The first Benetton product campaign created by Fabrica will be launched in 2001.

Give youth a chance

Ponzano, January 15th 2001. Young people from all over the world, colourful and dynamic, multiplied as in the mirrors of a funfair arcade, lighting up the traditional white background with their fresh spirit and optimism: these are the pictures for Benetton's worldwide product campaign for spring-summer 2001 produced, for the first time, by the creative hothouse Fabrica, the Group's communication research centre.

Simple yet sophisticated, the pictures for Benetton's new campaign are the work of young photographer James Mollison together with fellow artist-researchers in Fabrica who computer-enhanced them. "This was real Fabrica team work", said James Mollison, "and it was very exciting to work together to create an image that is not just simply a reproduction of what was photographed, but is a real challenge involving artistic refinement, taste and technology." The photographs convey a sense of a free, contemporary product and a positive, dynamic impression of the Benetton style: clean, fun-loving and colourful, designed to be seen on streets all over the world. The spring-summer 2001 product campaign will appear on hoardings and in the press from mid-February 2001 in over one hundred countries around the world.
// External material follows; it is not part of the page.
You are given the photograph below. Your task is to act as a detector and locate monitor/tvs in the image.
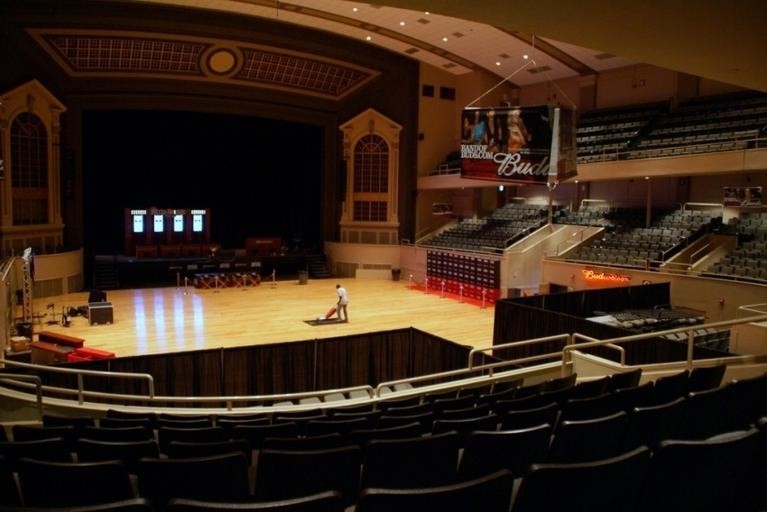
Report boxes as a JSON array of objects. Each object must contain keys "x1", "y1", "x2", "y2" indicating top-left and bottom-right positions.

James Mollison was born in Kenya in 1973 and studied in Great Britain, first at Oxford Brookes University and later at Newport School of Art and Design. In his two years in Fabrica he has shown himself to be particularly committed to social reportage. Among his works are Lavoratori (Workers), a photographic volume sponsored by the Veneto Regional Council and published by Feltrinelli, which offers a report, in black and white, on foreign workers in the factories of north-east Italy; and Kosovars, portraits of Kosovan refugees in camps in Albania.

Fabrica is Benetton's centre for communication research and development founded in 1994 as part of the Group's cultural interests and is based in a magnificent set of buildings near Treviso, recently restored and enlarged by Japanese architect Tadao Ando. Guided by an international scientific committee, which also supervises its strategic, cultural and communication policies, Fabrica hosts young artist-researchers from all over the world who, after careful selection, are invited to work on communication projects in areas ranging from cinema to graphics, from industrial design to music, from publishing (Colors magazine and other publications) to new media.